They argue America needs less regulation

Countries all have their own policies on food production, that won’t change, but it will take some work to optimize those based on science. The wealthiest political demographic in the US simultaneously demands high level of centralized government and regulations while only wanting wild fish. The restrictions are onerous.

The authors of the paper contend that the US will need to ease off on the restrictions to allow sustainable mariculture to grow. Countries like China, which will use any resource until it is exhausted to prop up their economy short term, would need to be pressured into having some guidelines.(4)

It makes sense to develop this industry. America feeds itself and much of the world using 2 percent of the population on relatively small amounts of land. Technology and science have boosted yields so well that we have 2,000,000 family farms, no need for factory farming. Right now fishing is done essentially the same as it was hundreds of years ago. Go to where fish might be and throw out nets. If the rest of the world adopted American agriculture, farmland equivalent to the country of India could revert to nature. If America or Europe shows similar leadership in mariculture we could do the same for fishing; less space and less environmental strain while the poorest could still have balanced diets.
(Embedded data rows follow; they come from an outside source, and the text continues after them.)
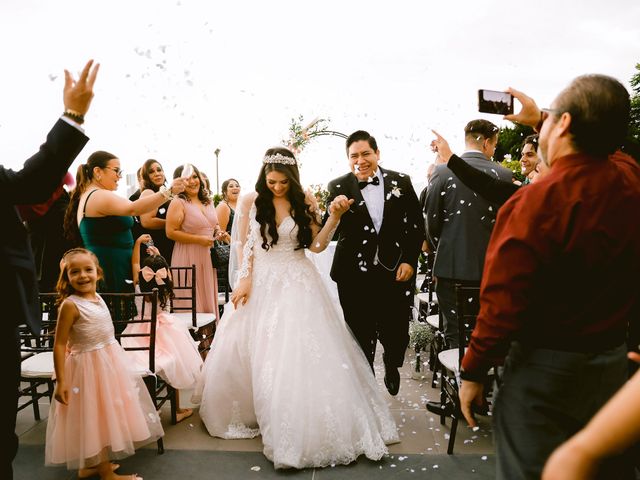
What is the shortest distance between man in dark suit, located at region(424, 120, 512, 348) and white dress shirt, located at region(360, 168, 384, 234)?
419mm

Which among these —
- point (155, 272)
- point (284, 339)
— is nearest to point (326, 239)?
point (284, 339)

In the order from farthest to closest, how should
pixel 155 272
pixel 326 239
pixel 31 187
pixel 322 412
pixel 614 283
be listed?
pixel 155 272, pixel 326 239, pixel 322 412, pixel 31 187, pixel 614 283

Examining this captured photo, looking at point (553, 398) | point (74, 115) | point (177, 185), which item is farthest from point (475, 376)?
point (177, 185)

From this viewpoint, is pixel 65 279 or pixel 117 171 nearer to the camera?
pixel 65 279

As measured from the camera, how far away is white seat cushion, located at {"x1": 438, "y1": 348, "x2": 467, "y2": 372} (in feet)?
9.91

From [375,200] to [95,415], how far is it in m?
2.30

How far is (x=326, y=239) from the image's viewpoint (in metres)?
3.38

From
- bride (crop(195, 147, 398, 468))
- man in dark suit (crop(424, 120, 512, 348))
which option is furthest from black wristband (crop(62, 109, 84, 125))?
man in dark suit (crop(424, 120, 512, 348))

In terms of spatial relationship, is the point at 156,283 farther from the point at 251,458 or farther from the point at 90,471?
the point at 251,458

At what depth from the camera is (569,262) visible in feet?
4.18

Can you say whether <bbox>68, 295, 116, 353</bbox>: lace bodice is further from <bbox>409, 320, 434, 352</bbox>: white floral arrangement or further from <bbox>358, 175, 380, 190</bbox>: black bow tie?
<bbox>409, 320, 434, 352</bbox>: white floral arrangement

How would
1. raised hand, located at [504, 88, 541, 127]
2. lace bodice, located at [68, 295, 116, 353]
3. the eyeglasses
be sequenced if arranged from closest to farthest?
raised hand, located at [504, 88, 541, 127], lace bodice, located at [68, 295, 116, 353], the eyeglasses

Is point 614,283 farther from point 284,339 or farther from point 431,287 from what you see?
point 431,287

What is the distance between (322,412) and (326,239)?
1154 mm
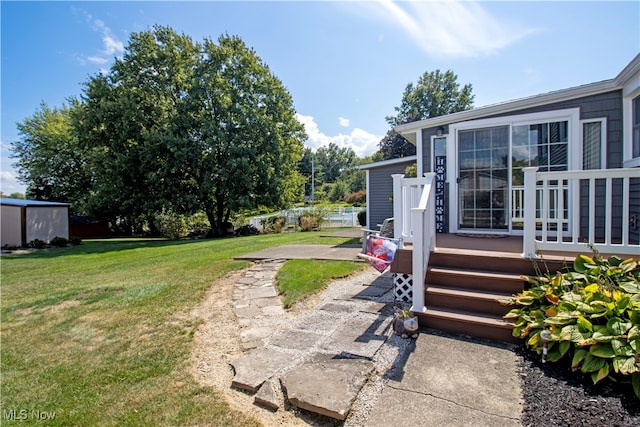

Fisheries and coastal tourism would not be impacted, any more than Farmer’s Markets are impacted by affordable food in grocery stores. Everyone wins.

NOTES:

(1) Even then elites buy into organic mythology marketing like that some husband and wife are weeding by hand rather than using the same tractors plus older, less effective pesticides like copper sulfate.

(2) Africa is a prime example of where European colonialism remains alive; they create regulations that block Africa from the European market unless African farmers maintain legacy technologies that Europe wants and can use because they have a natural breadbasket of their own.

(3) Scaremongering food and energy while putting wholesome labels on their own food and energy has been good for Russian geopolitics, it meant Europe was neutered and Russia could walk through Ukraine unchallenged by NATO.

(4) Good luck. When President Obama tried to talk to China about their CO2 emissions, China told him to forget it, they were a ‘developing’ nation and exemption and staying that way, but the US was welcome to ask again in 2030. He was forced to try and spin that as a diplomatic win, claiming that China had never used any date before. We can expect the same when it comes to limiting their fishing.